Project Summary
Cystic fibrosis (CF) is a progressive genetic disorder caused by mutations in the CF transmembrane
conductance regulator (CFTR) gene. Premature stop codon mutations including W1282X are among the most
severe and there are no curative treatments for patients. Genome editing agents could offer promising
therapeutics applicable to all CF patients. Engineered nucleases including CRISPR/Cas9 systems that can
catalyze correction of disease-causing mutation(s) have shown promise and entered clinical trials. To mitigate
aberrant nuclease activity and reduce off-target effects, prime editing technology combines a catalytically
impaired Cas9 endonuclease fused with an engineered reverse transcriptase programmed with a prime editing
guide RNA (pegRNA) that also encodes the desired edit. As an alternative technology, triplex-forming peptide
nucleic acids (PNAs) have no intrinsic nuclease activity and stimulate endogenous DNA repair with low off-target
effects when bound adjacent to the target site and co-delivered with donor DNA oligonucleotides. Despite
advances in gene editing technology, in vivo delivery remains a primary barrier to clinical translation. The goal
of the proposed research is to develop a genome editing-based therapeutic strategy for treating the
W1282X nonsense CF mutation as well as high-throughput technologies for identifying effective vehicles
for in vivo therapeutic nucleic acid delivery. In Aim 1, PNA- and CRISPR/Cas9 prime editing-based gene
editing reagents will be designed to correct the W1282X mutation, encapsulated into poly(amine-co-ester)
(PACE) nanoparticles (NPs), and tested in vitro and in vivo. In Aim 2, novel PACE materials will be developed
for in vivo delivery of nucleic acid-based therapeutics to the lungs and assessed using high-throughput in vivo
platforms to determine the structure-function relationships guiding physiological fate. In Aim 3, physiologically
relevant 3D culture models will be developed as high-throughput screening tools to assess delivery and efficacy
of CF therapies. Overall, the proposed interdisciplinary research is highly clinically relevant, furthering the
translation of promising gene editing/nucleic acid therapeutics for CF and other genetic diseases.

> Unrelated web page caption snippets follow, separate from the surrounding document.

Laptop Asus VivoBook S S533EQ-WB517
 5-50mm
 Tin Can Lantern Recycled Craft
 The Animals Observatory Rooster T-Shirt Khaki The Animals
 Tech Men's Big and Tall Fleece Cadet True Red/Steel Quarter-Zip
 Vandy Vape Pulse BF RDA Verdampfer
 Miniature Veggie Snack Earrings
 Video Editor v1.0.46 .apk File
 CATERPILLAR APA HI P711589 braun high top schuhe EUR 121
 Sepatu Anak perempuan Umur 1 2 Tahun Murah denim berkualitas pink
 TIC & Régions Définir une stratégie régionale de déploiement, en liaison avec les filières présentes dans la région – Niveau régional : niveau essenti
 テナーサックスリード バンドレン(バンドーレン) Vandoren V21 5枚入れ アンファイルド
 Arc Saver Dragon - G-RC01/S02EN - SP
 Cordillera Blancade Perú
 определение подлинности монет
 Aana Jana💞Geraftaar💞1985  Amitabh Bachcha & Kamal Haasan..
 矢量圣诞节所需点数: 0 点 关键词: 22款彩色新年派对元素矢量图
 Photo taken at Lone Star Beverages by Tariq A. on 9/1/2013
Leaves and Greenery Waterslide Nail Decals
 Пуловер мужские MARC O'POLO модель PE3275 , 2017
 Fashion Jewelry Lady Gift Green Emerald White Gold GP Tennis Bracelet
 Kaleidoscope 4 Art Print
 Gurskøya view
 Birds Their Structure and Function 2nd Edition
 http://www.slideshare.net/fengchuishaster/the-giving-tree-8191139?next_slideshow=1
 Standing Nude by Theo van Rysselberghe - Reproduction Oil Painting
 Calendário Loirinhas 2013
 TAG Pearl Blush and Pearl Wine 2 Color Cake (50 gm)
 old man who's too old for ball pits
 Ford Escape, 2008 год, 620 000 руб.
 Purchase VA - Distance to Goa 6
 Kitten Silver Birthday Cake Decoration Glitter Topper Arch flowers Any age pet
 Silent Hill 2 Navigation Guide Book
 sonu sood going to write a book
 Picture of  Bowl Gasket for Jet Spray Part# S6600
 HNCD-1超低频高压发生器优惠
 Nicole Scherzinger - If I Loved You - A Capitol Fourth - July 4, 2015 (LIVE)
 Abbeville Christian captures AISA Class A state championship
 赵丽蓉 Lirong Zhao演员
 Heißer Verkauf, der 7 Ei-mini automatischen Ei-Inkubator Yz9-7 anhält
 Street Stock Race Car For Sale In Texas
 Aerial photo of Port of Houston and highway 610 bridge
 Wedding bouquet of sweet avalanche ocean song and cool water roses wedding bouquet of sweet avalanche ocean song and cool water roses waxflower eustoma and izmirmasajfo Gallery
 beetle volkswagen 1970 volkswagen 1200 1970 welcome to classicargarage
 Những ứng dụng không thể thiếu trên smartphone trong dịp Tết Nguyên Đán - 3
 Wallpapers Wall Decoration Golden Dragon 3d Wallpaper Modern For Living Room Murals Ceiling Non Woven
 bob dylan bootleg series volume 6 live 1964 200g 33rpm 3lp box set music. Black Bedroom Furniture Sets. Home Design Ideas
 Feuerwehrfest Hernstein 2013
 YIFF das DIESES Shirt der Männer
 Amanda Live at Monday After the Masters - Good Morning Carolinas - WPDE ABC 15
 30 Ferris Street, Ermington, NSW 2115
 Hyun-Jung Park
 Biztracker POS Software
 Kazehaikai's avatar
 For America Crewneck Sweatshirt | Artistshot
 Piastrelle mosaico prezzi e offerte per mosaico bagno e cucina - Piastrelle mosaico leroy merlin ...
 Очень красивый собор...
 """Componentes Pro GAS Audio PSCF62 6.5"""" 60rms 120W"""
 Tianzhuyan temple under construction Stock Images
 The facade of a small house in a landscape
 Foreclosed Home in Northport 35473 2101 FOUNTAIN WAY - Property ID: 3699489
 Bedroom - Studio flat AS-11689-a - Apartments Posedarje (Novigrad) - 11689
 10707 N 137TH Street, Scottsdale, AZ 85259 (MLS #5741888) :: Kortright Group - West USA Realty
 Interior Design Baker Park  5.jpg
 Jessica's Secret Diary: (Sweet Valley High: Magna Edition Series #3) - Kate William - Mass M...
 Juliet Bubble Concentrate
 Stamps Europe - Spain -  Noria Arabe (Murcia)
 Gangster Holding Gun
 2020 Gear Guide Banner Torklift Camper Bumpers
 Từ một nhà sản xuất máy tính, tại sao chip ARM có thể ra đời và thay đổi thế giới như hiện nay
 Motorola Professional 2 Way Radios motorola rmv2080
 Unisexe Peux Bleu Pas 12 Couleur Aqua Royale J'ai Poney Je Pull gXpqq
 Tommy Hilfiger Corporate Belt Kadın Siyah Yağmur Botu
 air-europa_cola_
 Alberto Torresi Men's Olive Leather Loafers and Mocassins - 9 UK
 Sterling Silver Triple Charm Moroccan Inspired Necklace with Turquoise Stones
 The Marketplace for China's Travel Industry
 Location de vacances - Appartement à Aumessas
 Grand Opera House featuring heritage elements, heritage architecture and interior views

Dr. Piotrowski-Daspit received her Ph.D. in Chemical and Biological Engineering and is currently a
postdoctoral fellow in the Department of Biomedical Engineering at Yale University. Thus far, she has been
developing polymeric NPs for nucleic acid delivery and high-throughput in vivo tools. The career development
plan outlines a comprehensive strategy for acquiring the technical, conceptual, and professional skills required
to complete the proposed studies and launch an independent research career. The proposed training would
enable her to gain significant experience in therapeutic development for CF and integrate her into the CF
research community. The training plan, together with her background in biomedical engineering, biomaterials
and drug delivery, will place her among a select group of scientists with the skills and breadth of knowledge
necessary to effectively pursue interdisciplinary work on nucleic acid delivery and editing of genetic disorders.